É que há tanta vontade de negar crimes e horrores, por parte de algumas pessoas, por razões que remetem para a mera “clubite” política, que nos deixam a pensar no quão eficazes foram os processos de lavagem cerebral na construção do país. Há, acreditamos, pessoas que negariam o assassínio da própria mãe se este comprometesse a imagem da sua facção.
Sobra-nos, contudo, a pergunta: estas pessoas falam a soldo das ideologias, ou é mesmo o ‘espírito de carneiro’ que as motiva? Alguns perguntam: ‘onde estavam as televisões quando coisas semelhantes aconteceram no ocidente e derivados?”. Ao bom estilo de que quem crítica nada mais é do que um mero Apóstolo da Desgraça.
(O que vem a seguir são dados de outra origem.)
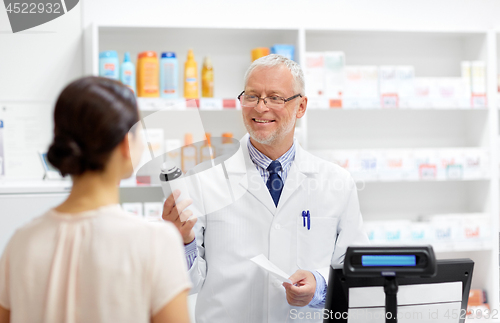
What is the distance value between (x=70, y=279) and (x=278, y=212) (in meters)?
1.06

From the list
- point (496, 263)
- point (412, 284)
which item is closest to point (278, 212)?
point (412, 284)

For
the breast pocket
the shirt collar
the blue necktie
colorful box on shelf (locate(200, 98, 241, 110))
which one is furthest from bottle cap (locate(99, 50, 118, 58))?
the breast pocket

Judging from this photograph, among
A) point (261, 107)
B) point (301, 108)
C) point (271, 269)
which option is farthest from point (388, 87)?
point (271, 269)

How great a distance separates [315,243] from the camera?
1.78 m

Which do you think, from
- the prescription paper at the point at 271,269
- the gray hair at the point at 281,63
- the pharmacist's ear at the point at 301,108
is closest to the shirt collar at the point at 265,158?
the pharmacist's ear at the point at 301,108

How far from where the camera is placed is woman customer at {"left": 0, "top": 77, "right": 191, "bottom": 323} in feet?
2.57

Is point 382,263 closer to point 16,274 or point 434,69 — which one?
point 16,274

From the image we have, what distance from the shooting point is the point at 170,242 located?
815mm

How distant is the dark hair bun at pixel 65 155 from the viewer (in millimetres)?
786

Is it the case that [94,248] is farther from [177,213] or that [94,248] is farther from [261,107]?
[261,107]

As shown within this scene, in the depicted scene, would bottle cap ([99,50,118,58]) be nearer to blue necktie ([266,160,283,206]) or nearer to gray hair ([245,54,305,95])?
gray hair ([245,54,305,95])

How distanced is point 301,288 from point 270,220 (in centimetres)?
35

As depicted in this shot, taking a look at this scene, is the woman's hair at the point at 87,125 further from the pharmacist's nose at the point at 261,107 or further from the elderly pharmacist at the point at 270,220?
the pharmacist's nose at the point at 261,107

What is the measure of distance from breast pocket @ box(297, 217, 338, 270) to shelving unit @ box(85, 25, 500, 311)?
111 centimetres
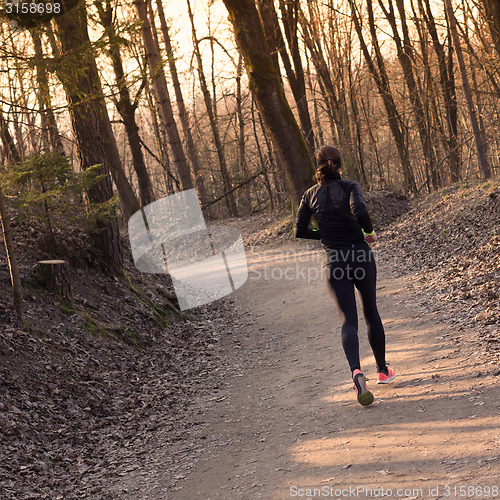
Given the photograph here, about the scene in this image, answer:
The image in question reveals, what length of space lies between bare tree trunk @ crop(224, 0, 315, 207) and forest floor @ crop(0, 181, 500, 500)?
18.7 feet

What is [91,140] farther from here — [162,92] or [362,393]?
[162,92]

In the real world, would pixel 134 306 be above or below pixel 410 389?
above

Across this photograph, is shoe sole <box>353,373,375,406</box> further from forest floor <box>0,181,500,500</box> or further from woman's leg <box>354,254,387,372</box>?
woman's leg <box>354,254,387,372</box>

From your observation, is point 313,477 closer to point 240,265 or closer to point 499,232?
point 499,232

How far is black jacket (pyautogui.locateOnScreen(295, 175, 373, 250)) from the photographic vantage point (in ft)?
15.9

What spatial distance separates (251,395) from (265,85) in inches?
414

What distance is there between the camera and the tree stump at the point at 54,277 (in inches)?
319

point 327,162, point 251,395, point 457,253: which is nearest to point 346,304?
point 327,162

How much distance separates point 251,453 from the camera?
4703 millimetres

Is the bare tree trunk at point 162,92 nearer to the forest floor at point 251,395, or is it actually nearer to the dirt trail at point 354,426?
the forest floor at point 251,395

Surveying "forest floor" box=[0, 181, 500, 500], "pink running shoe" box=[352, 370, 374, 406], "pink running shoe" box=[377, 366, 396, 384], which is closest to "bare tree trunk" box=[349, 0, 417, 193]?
"forest floor" box=[0, 181, 500, 500]

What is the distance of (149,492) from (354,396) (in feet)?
6.94

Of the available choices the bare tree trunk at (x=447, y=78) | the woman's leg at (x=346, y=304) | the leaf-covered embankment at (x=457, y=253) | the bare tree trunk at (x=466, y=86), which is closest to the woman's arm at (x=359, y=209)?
the woman's leg at (x=346, y=304)

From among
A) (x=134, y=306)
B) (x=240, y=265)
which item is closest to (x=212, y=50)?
(x=240, y=265)
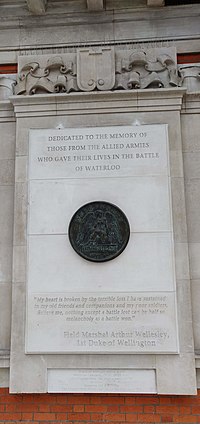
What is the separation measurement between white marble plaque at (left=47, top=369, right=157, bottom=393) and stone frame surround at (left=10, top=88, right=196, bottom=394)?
7 cm

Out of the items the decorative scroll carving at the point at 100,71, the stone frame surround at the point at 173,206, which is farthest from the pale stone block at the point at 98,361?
the decorative scroll carving at the point at 100,71

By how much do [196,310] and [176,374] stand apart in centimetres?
81

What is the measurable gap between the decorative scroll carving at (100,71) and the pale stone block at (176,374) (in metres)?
3.62

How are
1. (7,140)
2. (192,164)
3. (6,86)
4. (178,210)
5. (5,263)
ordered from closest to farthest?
(178,210), (5,263), (192,164), (7,140), (6,86)

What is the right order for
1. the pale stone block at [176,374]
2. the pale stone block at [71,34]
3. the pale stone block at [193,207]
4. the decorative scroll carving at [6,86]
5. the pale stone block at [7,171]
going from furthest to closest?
1. the pale stone block at [71,34]
2. the decorative scroll carving at [6,86]
3. the pale stone block at [7,171]
4. the pale stone block at [193,207]
5. the pale stone block at [176,374]

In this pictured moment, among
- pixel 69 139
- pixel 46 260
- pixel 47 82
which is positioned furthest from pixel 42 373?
pixel 47 82

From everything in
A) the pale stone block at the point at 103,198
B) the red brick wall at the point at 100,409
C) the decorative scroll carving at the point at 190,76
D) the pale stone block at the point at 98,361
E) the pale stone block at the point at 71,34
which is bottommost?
the red brick wall at the point at 100,409

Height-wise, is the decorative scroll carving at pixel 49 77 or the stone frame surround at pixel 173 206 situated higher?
the decorative scroll carving at pixel 49 77

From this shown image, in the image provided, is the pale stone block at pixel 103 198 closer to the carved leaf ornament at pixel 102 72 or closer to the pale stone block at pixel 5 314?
the pale stone block at pixel 5 314

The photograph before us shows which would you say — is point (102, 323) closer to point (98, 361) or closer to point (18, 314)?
point (98, 361)

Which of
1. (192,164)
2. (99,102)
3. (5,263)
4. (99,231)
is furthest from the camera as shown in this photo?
(99,102)

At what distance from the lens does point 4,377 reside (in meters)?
4.99

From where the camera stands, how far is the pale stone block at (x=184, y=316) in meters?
4.81

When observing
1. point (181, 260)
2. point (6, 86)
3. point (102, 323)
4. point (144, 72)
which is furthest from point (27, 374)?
point (144, 72)
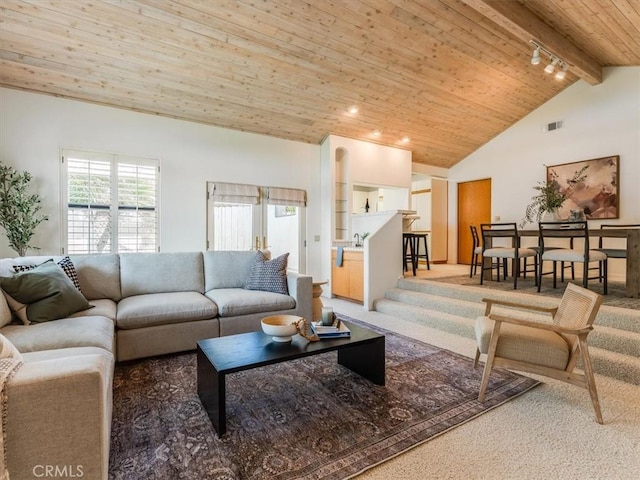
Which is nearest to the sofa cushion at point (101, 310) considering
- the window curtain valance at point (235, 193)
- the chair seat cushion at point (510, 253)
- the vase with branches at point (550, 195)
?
the window curtain valance at point (235, 193)

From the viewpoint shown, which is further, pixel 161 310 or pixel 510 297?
pixel 510 297

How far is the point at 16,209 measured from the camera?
3.80 metres

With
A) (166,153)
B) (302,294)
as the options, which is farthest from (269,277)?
(166,153)

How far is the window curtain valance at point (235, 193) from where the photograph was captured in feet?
17.0

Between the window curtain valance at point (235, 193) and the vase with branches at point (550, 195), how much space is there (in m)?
4.54

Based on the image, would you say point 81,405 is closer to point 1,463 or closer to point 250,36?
point 1,463

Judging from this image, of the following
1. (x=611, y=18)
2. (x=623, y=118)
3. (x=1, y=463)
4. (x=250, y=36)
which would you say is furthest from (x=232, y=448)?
(x=623, y=118)

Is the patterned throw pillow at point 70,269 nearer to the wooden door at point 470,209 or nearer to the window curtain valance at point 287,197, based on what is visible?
the window curtain valance at point 287,197

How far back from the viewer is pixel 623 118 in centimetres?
514

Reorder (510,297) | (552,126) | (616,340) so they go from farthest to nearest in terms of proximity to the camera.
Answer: (552,126)
(510,297)
(616,340)

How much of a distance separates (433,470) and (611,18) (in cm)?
528

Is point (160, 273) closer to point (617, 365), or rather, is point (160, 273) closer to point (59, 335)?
point (59, 335)

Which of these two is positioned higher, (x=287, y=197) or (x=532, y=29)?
(x=532, y=29)

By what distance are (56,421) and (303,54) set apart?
4275 millimetres
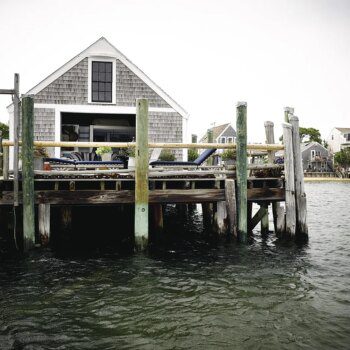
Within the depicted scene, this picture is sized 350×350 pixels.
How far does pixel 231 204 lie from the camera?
7559 millimetres

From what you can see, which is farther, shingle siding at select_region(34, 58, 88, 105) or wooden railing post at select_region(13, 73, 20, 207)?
shingle siding at select_region(34, 58, 88, 105)

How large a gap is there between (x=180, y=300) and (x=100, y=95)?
11.4 metres

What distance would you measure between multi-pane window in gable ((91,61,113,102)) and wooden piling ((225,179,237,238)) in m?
8.84

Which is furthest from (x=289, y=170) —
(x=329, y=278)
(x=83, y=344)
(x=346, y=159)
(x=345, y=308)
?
(x=346, y=159)

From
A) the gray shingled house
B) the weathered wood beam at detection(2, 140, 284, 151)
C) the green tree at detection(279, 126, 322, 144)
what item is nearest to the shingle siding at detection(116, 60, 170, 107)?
the gray shingled house

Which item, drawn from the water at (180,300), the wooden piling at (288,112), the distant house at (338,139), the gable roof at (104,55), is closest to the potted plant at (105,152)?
the water at (180,300)

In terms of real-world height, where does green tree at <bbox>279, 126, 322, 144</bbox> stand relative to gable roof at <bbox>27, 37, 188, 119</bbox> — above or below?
above

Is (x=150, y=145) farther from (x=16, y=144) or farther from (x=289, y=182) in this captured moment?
(x=289, y=182)

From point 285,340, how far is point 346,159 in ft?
213

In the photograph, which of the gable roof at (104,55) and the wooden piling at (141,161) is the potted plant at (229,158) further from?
the gable roof at (104,55)

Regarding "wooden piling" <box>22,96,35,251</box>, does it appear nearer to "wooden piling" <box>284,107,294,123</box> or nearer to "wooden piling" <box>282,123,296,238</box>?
"wooden piling" <box>282,123,296,238</box>

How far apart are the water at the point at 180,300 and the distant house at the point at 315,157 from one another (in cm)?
6149

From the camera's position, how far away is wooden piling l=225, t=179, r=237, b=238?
754 centimetres

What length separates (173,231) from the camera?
10711mm
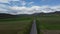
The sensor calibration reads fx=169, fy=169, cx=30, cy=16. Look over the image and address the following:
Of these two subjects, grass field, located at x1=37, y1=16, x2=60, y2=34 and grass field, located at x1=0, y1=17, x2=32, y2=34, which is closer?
grass field, located at x1=0, y1=17, x2=32, y2=34

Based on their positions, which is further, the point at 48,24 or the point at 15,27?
the point at 48,24

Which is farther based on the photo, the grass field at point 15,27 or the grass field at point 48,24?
the grass field at point 48,24
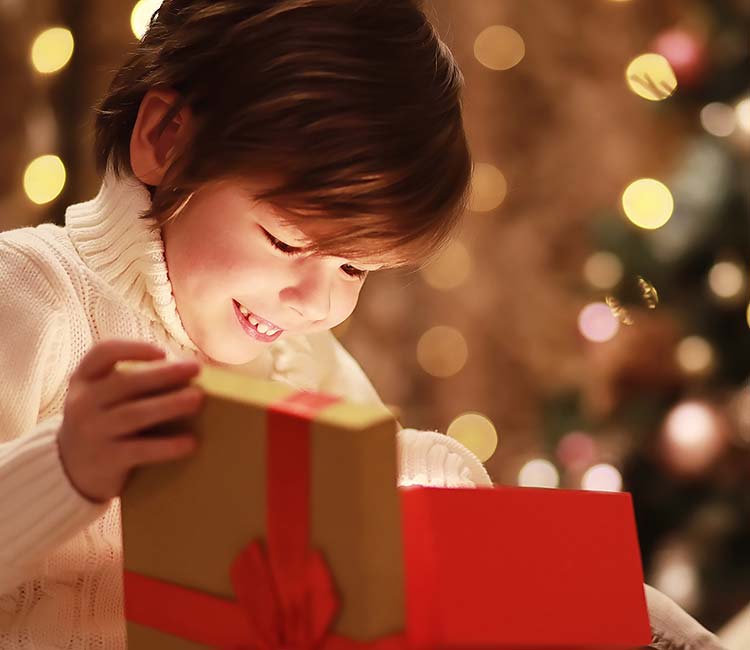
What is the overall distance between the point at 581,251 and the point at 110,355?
180cm

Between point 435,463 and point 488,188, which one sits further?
point 488,188

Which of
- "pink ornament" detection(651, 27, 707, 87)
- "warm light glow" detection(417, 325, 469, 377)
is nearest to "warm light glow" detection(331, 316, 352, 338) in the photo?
"warm light glow" detection(417, 325, 469, 377)

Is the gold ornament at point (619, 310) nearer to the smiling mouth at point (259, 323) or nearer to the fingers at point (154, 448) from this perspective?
the smiling mouth at point (259, 323)

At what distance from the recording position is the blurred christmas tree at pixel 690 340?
1720 mm

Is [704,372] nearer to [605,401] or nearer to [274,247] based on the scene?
[605,401]

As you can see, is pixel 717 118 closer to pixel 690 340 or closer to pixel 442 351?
pixel 690 340

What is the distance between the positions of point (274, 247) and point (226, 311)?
9 centimetres

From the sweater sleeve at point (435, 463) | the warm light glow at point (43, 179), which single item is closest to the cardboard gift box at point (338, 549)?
the sweater sleeve at point (435, 463)

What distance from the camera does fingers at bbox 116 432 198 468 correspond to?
0.57 m

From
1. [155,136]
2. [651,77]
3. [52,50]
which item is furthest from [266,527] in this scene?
[52,50]

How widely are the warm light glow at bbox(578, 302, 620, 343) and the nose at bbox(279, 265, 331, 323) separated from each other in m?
1.15

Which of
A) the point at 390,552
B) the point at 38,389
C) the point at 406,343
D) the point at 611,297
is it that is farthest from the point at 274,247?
the point at 406,343

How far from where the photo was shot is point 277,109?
73 cm

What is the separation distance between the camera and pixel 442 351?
237 cm
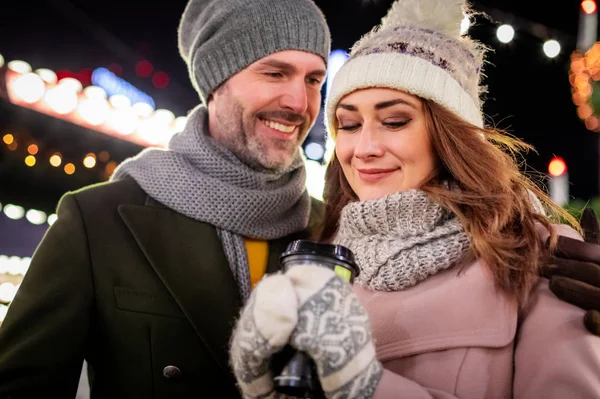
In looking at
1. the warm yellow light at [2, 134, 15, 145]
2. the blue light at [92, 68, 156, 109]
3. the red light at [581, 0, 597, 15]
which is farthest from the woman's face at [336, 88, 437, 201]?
the warm yellow light at [2, 134, 15, 145]

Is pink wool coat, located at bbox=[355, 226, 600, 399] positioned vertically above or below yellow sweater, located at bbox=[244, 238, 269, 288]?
below

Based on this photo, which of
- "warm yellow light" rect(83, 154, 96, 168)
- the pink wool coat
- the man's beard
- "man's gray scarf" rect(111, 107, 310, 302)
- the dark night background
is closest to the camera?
the pink wool coat

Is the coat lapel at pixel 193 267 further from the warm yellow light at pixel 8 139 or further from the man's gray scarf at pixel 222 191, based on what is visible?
the warm yellow light at pixel 8 139

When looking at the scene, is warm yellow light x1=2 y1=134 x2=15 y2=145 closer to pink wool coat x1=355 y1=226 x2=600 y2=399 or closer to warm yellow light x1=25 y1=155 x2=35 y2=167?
warm yellow light x1=25 y1=155 x2=35 y2=167

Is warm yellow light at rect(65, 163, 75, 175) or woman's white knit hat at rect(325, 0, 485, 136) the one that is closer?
woman's white knit hat at rect(325, 0, 485, 136)

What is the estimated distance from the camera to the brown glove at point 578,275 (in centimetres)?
158

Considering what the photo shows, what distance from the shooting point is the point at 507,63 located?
467 inches

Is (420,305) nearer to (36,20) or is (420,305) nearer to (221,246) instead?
(221,246)

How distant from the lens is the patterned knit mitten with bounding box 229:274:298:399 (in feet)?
4.29

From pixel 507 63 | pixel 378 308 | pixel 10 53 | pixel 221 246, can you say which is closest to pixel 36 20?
pixel 10 53

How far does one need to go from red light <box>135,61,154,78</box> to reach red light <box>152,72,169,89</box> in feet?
0.82

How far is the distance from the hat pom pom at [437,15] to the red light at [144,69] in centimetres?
1625

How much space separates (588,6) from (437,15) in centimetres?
528

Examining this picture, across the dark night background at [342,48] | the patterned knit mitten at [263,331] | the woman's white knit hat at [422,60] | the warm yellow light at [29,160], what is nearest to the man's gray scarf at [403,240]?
the woman's white knit hat at [422,60]
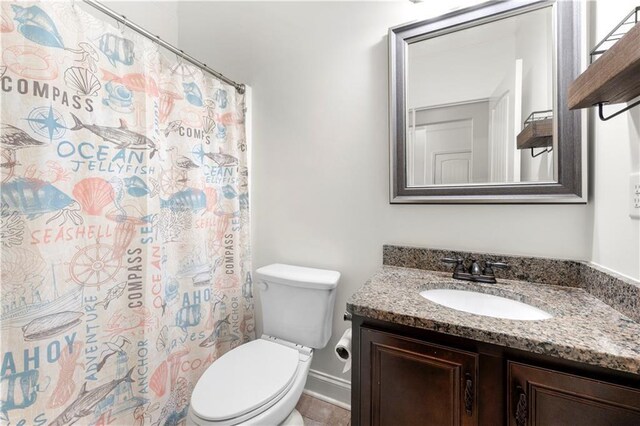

Respondemos: desde quando a omissão, por interesses, incapacidade ou incompetência de alguma imprensa, em alguns momentos, tira importância aos acontecimentos graves que ela reporta noutros momentos? Onde está o respeito pelos que são mortos, feridos, prejudicados por atitudes repugnantes de uma FIR que, a cada dia que passa, parece mais um bando de criminosos?
E de tanto estarmos habituados a testemunhar a violência da FIR, de tanto estarmos preparados para ver com naturalidade de quem vê o pôr-do-sol a violência policial, concebemos um consenso nacional segundo o qual é missão da polícia combater o crime. Não é. A polícia está para prover segurança aos cidadãos. E só isso!!!! Quando começa a combater o crime ou fantasmas, significa que a segurança das pessoas foi posta em causa e relegada para segundo plano.
Vale, para fechar, lembrar que em alguns países a polícia usa slogans como “A Polícia é o seu melhor amigo” e “Para Servir e Proteger”. Ou seja, trabalha em prol do bem-estar do cidadão. Infelizmente, no nosso país, a polícia serve o interesse dos que têm a chave do cofre.